§ INSTRUCTIONS
A. According to the article on whiskey waste, why is pot ale hard to dispose of? Answer in one to three sentences.
B. Set down, word for word, the stretch of the article on whiskey waste from "A confession: When" through "for goodness sake?".

A confession: When I wrote about the environmental footprint of various kinds of booze a while back, I was really hoping that whiskey would turn out to be the greenest. That’s because it’s far and away my favorite alcoholic beverage, whether served on the rocks in a comfy bar or sipped from a flask, campfire-side. What I found, though, is that the production of whiskey and other spirits requires much more energy than wine or beer. This is especially true in boutique distilleries that use old-fashioned pot-style stills, which make delicious whiskey but are pretty inefficient when it comes to energy use. The distilling process also makes a lot of waste. I found myself ruing the day I ever looked into all this. Who wants to feel guilty about booze, for goodness sake?
Imagine my delight, then, when I learned about a Scottish startup that is poised to make whiskey production greener. Celtic Renewables has figured out how to ferment whiskey waste and turn it into biofuel, along with two other useful products.
Here’s how it works: To make Scotch whiskey, you take barley, separate out the sugar, add water and yeast, and ferment it. The result is similar to beer. The next step is to distill the alcohol from that beer in pots. Set it to age in wooden casks, and a few months later, you have whiskey.
The problem is that the process creates a lot of byproduct: First there are the remains of the barley, called draff. And when you distill the alcohol, you’re left with a liquid called pot ale, which is hard to dispose of because it contains biological components that can acidify ecosystems, along with traces of copper that are leached from the pots. Celtic Renewables makes a soup out of the pot ale and draff. Then—through a fuel-making fermentation process that was developed during the leadup to World War I but fell out of favor when it couldn’t compete with petroleum—the company converts the stuff into biobutanol fuel, animal feed, and acetone.
This isn’t the first time someone has thought to turn whiskey waste into energy. A handful of other distilleries, including the American bourbon producer Maker’s Mark, use anaerobic digesters to convert waste into biogas, which is then used to fuel the distilling process—a neat little closed-loop system. But Celtic Renewables’ process creates three useful substances instead of just one.
When I spoke to the company’s founder and chief scientific officer, an Irish industrial microbiologist named Martin Tangney, he excitedly ennumerated the virtues of the byproducts his process produces: As a fuel, biobutanol is 25 percent more efficient than ethanol. Acetone has all kinds of industrial uses—plus, it’s a nail-polish remover. The animal feed is rich in protein. (The thought of feeding animals vats of liquor byproduct grossed me out a little, but MoJo food and ag blogger Tom Philpott says it’s not necessarily a bad idea—in fact, as he wrote in Grist, people have been doing it for centuries.)
It’s not a done deal yet; Tangney, who told me that he was aiming to become the “king of butanol,” is still testing his process in the lab, and he hopes the company will build pilot plants sometime next year. But so far, the outlook is good: Celtic Renewables has financing from a well-heeled investor as well as the Scottish government, which recently announced that it will meet all of its energy needs with renewable sources by 2020. If the technology takes off in Scotland, Tangney hopes it export it to other whiskey-producing countries, like India, Japan, and the US.
“You don’t need to plant virgin crops to make biodiesel,” Tangney told me. “There’s plenty of stuff just lying around that you can use.” If all of Scotland’s distilleries adopted the process, company spokesman Mark Simmers told me, they could make enough biobutanol to power 3 percent of Scotland’s cars. Not exactly the answer to our petroleum problems, but it’s a stagger in the right direction.

§ STUDY MATERIAL
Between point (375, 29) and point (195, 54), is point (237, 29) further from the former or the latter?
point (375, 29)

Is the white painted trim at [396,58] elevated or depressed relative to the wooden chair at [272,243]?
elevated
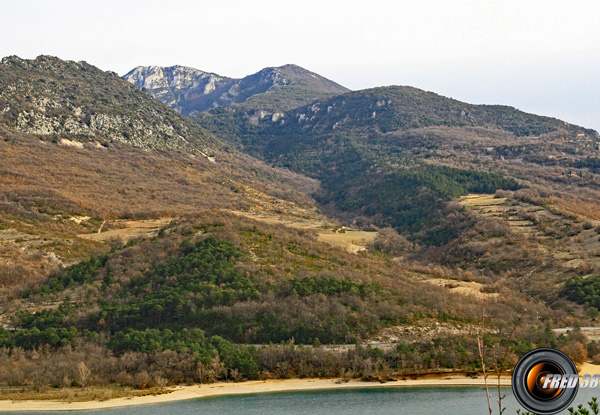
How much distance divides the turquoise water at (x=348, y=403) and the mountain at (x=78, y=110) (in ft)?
381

§ RESULTS IN ORDER
A. Pot ale is hard to dispose of because it contains biological components that can acidify ecosystems. It also carries traces of copper leached from the pots used in distilling.

B.
A confession: When I wrote about the environmental footprint of various kinds of booze a while back, I was really hoping that whiskey would turn out to be the greenest. That’s because it’s far and away my favorite alcoholic beverage, whether served on the rocks in a comfy bar or sipped from a flask, campfire-side. What I found, though, is that the production of whiskey and other spirits requires much more energy than wine or beer. This is especially true in boutique distilleries that use old-fashioned pot-style stills, which make delicious whiskey but are pretty inefficient when it comes to energy use. The distilling process also makes a lot of waste. I found myself ruing the day I ever looked into all this. Who wants to feel guilty about booze, for goodness sake?